__WHAT YOU NEED TO DO__. Go to the line below that contains "Willing to provide non-medial senior care.". From there to the end of the records, reproduce each line exactly, except the pictures.
:: DATA PROVIDED
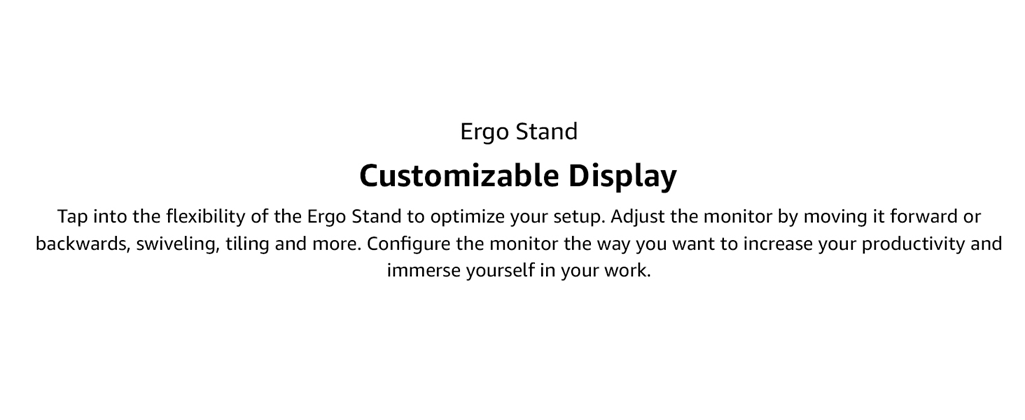 Ergo Stand

Customizable Display

Tap into the flexibility of the Ergo Stand to optimize your setup. Adjust the monitor by moving it forward or backwards, swiveling, tiling and more. Configure the monitor the way you want to increase your productivity and immerse yourself in your work.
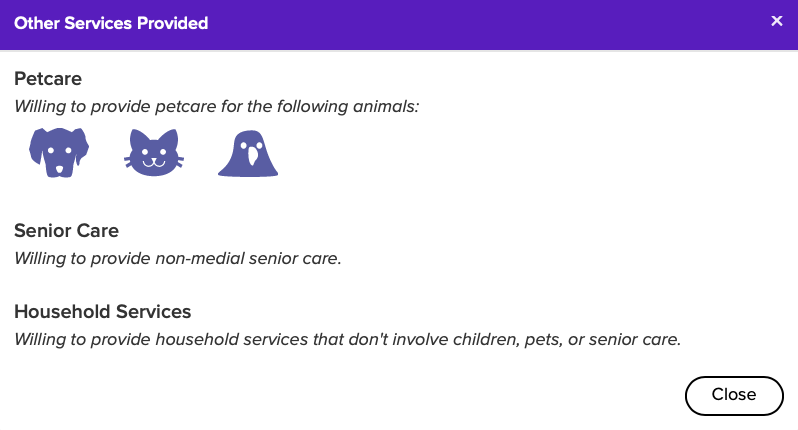 Other Services Provided

×

Petcare

Willing to provide petcare for the following animals:

Senior Care

Willing to provide non-medial senior care.

Household Services

Willing to provide household services that don't involve children, pets, or senior care.

Close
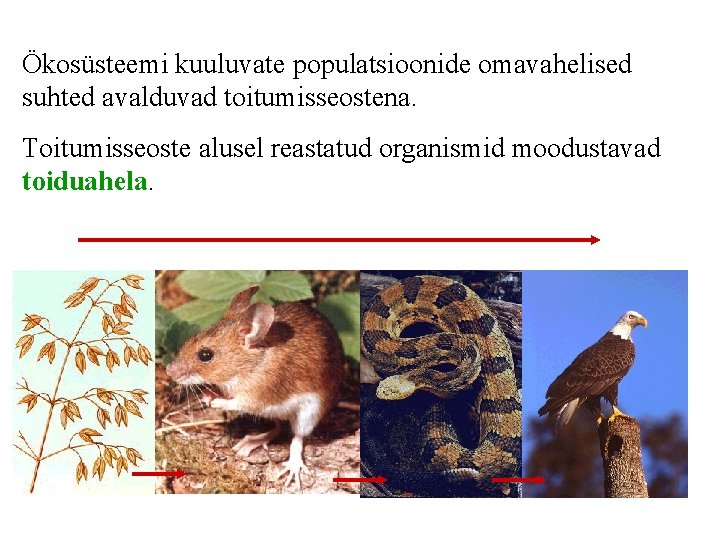 Ökosüsteemi kuuluvate populatsioonide omavahelised suhted avalduvad toitumisseostena.

Toitumisseoste alusel reastatud organismid moodustavad toiduahela.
::::
__EXERCISE ANSWER__.
Willing to provide non-medial senior care.

Household Services

Willing to provide household services that don't involve children, pets, or senior care.

Close
 Ökosüsteemi kuuluvate populatsioonide omavahelised suhted avalduvad toitumisseostena.

Toitumisseoste alusel reastatud organismid moodustavad toiduahela.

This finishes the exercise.